== Passage provided ==

A pitfall of knowing and caring a lot about a subject is that it is harder to communicate about that subject to a layman. By all accounts, Everett has inhabited Wilde and his work longer than anyone except the actual person himself. Also being a first time director while simultaneously being on screen, regardless of how great an actor you are, an indisputable fact in Everett’s case, can be challenging and not everyone has the same success as Clint Eastwood or Kenneth Branagh and even they have occasionally failed themselves. Even the great Robert Duvall only managed to do both well once though he did attempt to do both four other times. Everett’s performance in The Happy Prince is completely transformative. Only Everett’s voice is recognizable. There is an absence of vanity, and I would compare him to Vincent D’Onofrio in terms of physicality.

===

**Brief 1:** Duplicate the portion of the review excerpt from "A pitfall of" up to and including "terms of physicality.".
**Brief 2:**
Answer these questions using the review excerpt:
(a) Which two directors are named as having had success both directing and acting?
(b) How many other times did Robert Duvall attempt to both direct and act?
(c) To whom does the writer compare Everett in terms of physicality?
**Brief 3:** Rewrite, more briefly, the paragraph of the review excerpt that begins "A pitfall of knowing and caring", keeping its main facts.

== Available data ==

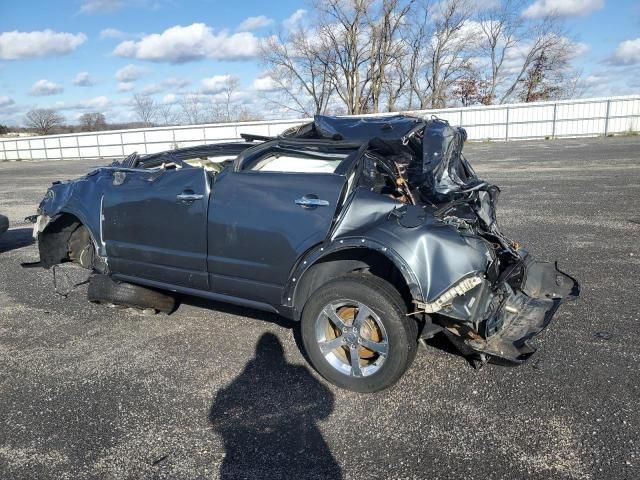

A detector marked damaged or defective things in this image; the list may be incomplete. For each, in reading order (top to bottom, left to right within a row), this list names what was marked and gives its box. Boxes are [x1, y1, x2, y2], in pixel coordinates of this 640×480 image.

===
== Available data ==

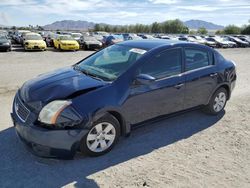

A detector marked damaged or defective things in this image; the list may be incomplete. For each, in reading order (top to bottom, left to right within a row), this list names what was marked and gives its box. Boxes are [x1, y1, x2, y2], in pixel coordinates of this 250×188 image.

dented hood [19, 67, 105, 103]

===

**Exercise response 1:**
A pitfall of knowing and caring a lot about a subject is that it is harder to communicate about that subject to a layman. By all accounts, Everett has inhabited Wilde and his work longer than anyone except the actual person himself. Also being a first time director while simultaneously being on screen, regardless of how great an actor you are, an indisputable fact in Everett’s case, can be challenging and not everyone has the same success as Clint Eastwood or Kenneth Branagh and even they have occasionally failed themselves. Even the great Robert Duvall only managed to do both well once though he did attempt to do both four other times. Everett’s performance in The Happy Prince is completely transformative. Only Everett’s voice is recognizable. There is an absence of vanity, and I would compare him to Vincent D’Onofrio in terms of physicality.

**Exercise response 2:**
(a) Clint Eastwood and Kenneth Branagh
(b) Four
(c) Vincent D'Onofrio

**Exercise response 3:** Knowing and caring a lot about a subject can make it harder to communicate about it to a layman, and Everett has reportedly inhabited Wilde and his work longer than anyone but Wilde himself. Directing for the first time while also appearing on screen is challenging even for a great actor such as Everett. Clint Eastwood and Kenneth Branagh have succeeded but occasionally failed, and Robert Duvall did both well only once despite four other attempts. Everett's performance in The Happy Prince is completely transformative. Only his voice is recognizable, he shows an absence of vanity, and his physicality is comparable to Vincent D'Onofrio's.